La Asociación Española de la Economía Digital (Adigital) ha resaltado que la sentencia clarifica la consideración de este tipo de empresas y la regulación que les es aplicable, aportando consistencia normativa y un marco de referencia frente a la actual fragmentación local y regional. Un hecho que consideran especialmente relevante para España, país que encabeza el uso de este tipo de alquiler de alojamientos en Europa, según la asociación. 

"Airbnb agradece que se haya emitido la sentencia. La prioridad ahora es seguir trabajando con las ciudades en normativas claras, que sitúen a las familias y a las comunidades locales como principales protagonistas del turismo sostenible en el siglo XXI", apuntan desde la plataforma. No obstante, distintas asociaciones de vecinos y activistas como el Sindicato de Inquilinas o Bloques en Lucha han acusado a este tipo de plataformas de gentrificar los centros de las grandes ciudades e inflar el precio del alquiler.

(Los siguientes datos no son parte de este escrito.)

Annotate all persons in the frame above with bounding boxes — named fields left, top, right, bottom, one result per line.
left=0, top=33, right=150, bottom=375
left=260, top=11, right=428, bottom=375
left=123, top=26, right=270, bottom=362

Aunque en España no se pide ninguna tarjeta profesional, ni la ley considera a Airbnb un agente inmobiliario, el estado legal de este tipo de viviendas turísticas varía según cada ayuntamiento. En Madrid, el Consistorio estima que hay cerca 9.000 inmuebles que se anuncian por Internet en páginas como Airbnb, y la mayoría estarían incumpliendo la normativa local. Desde que la anterior alcaldesa Manuela Carmena lanzó en abril el Plan Especial de Hospedaje, se exige a todas estas viviendas turísticas tener un acceso independiente al edificio. El incumplimiento del nuevo plan ha llevado a precintar docenas de pisos en los últimos meses. 

La preocupación por los precios del alquiler llevó a doce ciudades europeas, entre las que están Barcelona, Valencia y Madrid, a enviar una carta a finales de junio de 2018 a la Comisión Europea para que si esta sentencia acababa dando la razón a Airbnb se cambiara la legislación. 

Doce ciudades europeas, entre las que están Barcelona, Valencia y Madrid, enviaron a finales de junio de 2018 una carta a la Comisión Europea para que, si esta sentencia daba la razón a Airbnb, se modificara la legislación. Berlín, París y Viena fueron algunas de las ciudades en sumarse también a esta petición que partió de Ámsterdam. “El alma de nuestras ciudades acabará desapareciendo si aceptamos esta evolución que conllevará que los centros históricos queden vacíos, sin habitantes”, advertía la misiva.